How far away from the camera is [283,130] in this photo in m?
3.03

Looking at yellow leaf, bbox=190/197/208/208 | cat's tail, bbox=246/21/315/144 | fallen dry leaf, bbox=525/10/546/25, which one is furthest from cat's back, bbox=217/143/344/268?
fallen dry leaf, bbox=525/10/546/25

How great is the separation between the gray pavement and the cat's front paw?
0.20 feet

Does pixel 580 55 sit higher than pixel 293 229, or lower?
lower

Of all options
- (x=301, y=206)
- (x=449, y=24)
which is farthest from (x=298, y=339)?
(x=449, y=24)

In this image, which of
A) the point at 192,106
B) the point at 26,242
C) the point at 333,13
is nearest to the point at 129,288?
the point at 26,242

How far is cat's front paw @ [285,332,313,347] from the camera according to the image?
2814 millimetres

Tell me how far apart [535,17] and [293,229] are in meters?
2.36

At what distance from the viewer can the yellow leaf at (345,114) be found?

#####

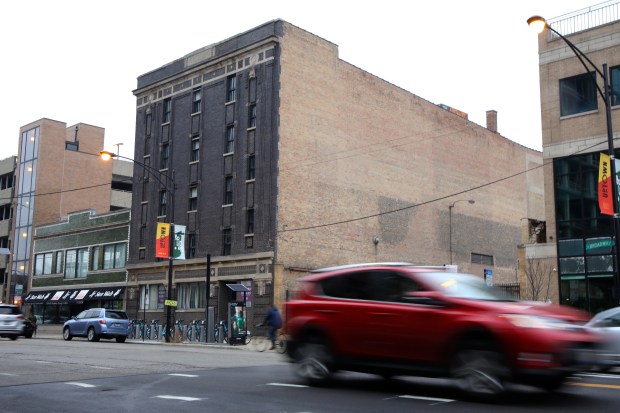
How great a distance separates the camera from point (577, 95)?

#####

*SHORT EXERCISE:*
Count the lines in the items above that contain the string "leaf", treating uppercase and lowercase as different. Give only the number.

*SOLVED EXERCISE:*
3